“le TGV 1245 en provenance de Montpellier et à destination de Paris va entrer en gare sur voie G comme Golf.” annonçait Simone, la voix de la SNCF, un après-midi de mai à la gare de Lyon Part-Dieu.
Peut-être l’avez-vous déjà remarqué lors d’un de vos voyages en France: dans certaines gares, les voies sont depuis quelques années numérotées par des lettres. Pourquoi s’être écarté d’une numérotation à chiffres arabes, utilisée de Berne à Tokyo, en passant par Berlin, Téhéran et Pékin? Et pourquoi ne s’en être écarté que dans certaines gares? Qui a donc eu l’idée de réinventer la roue et de compliquer la vie de millions d’usagers, résidents français et visiteurs?
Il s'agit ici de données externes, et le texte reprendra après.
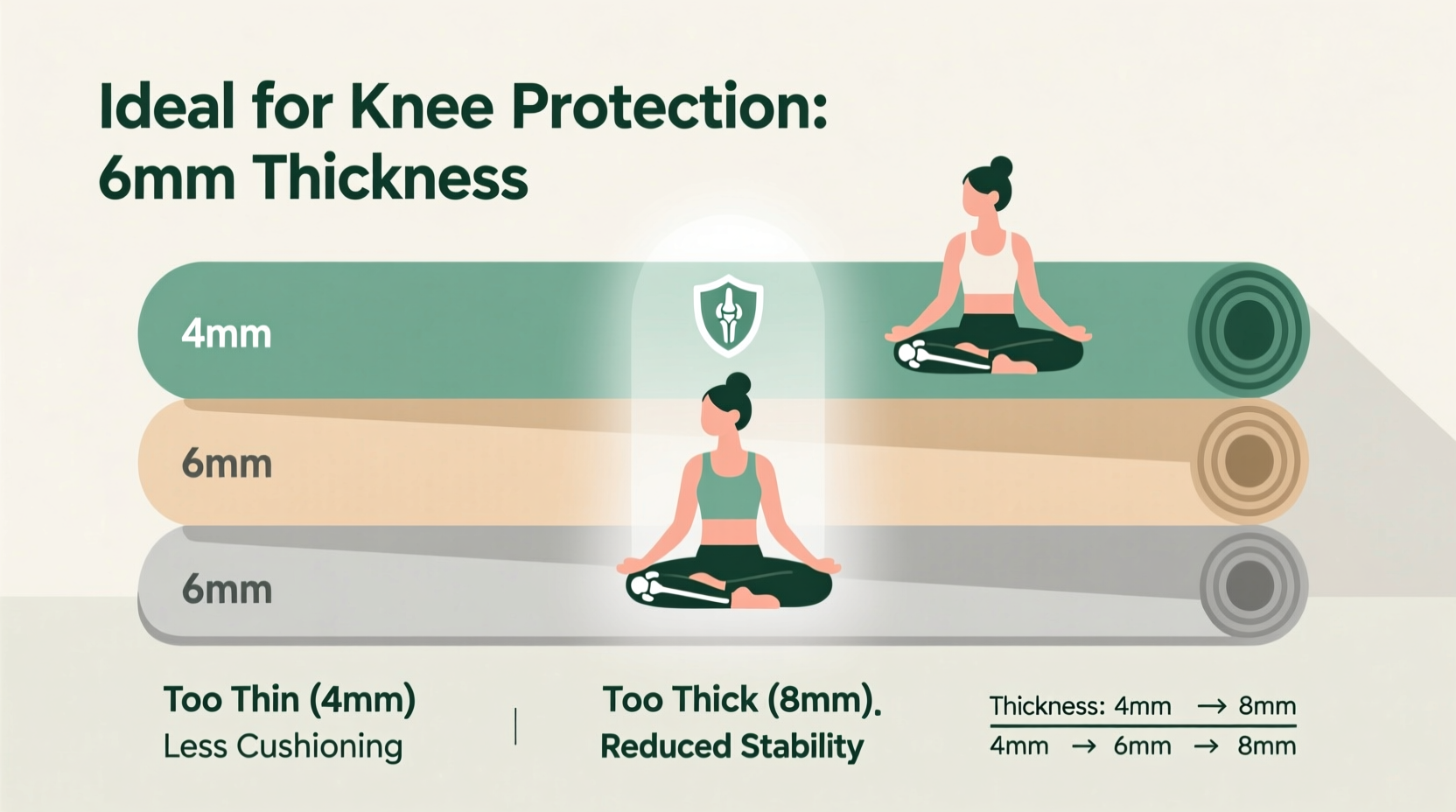 Ideal for Knee Protection:
6mm Thickness

4mm

6mm

6mm

Too Thin (4mm)
Less Cushioning

|

Too Thick (8mm).
Reduced Stability

Thickness: 4mm → 8mm
4mm → 6mm → 8mm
Au premier abord, on peut se dire qu’utiliser des lettres à la place des chiffres, cela n’a pas vraiment d’importance. L’important, c’est que la signalétique soit visible et explicite. Pourtant, après y avoir
réfléchi, la numérotation par des lettres présente pour moi différents inconvénients:
- l’usage des lettres peut poser des problèmes de compréhension dans les annonces vocales. Typiquement, les F et S mais aussi, pour d’autres raisons, les lettres G et J, régulièrement confondues, ou encore M et N. Est-ce pour cela que la SNCF complique les annonces en précisant “sur voie G comme Golf”? ou est-ce un moyen mnémotechnique offert aux voyageurs?
- lorsque l’on cherche son chemin dans une gare, il est plus facile de situer une voie désignée par un chiffre que par une lettre. Ainsi, si l’on se trouve face aux escaliers menant à la voie 8 et que l’on doit se rendre sur la voie 5, il est assez facile de s’orienter par déduction et d’évaluer la proximité entre l’endroit où l’on se trouve et l’endroit où l’on se rend. Cela demande nettement moins de gymnastique mentale que si l’on se trouve face à la voie K et que son train part de la voie H!
- les lettres de l’alphabet français ne sont pas aussi universelles que les chiffres. On ne rend pas la tâche aisée aux nombreux visiteurs étrangers, en particulier aux Asiatiques et aux Arabes.
- Les lettres sont déjà utilisées pour désigner les secteurs - ce que la SNCF appelle les repères -, ce qui est un facteur de confusion évident. Ce risque de confusion me paraît d’autant plus grand que, à la SNCF, les panneaux indicateurs de repères sont plus grands que ceux signalant les voies. La hiérarchie logique Voie - Portion de celle-ci (repère, secteur, …) n’est donc pas respectée.
- La coexistence de 2 logiques différentes dans le même pays, voire dans la même gare comme à la gare de Lyon à Paris, n’est pas de nature à simplifier la vie des voyageurs!
Quelle raison suffisamment bonne pour peser davantage que les inconvénients que je viens de lister justifie-t-elle la décision de la SNCF?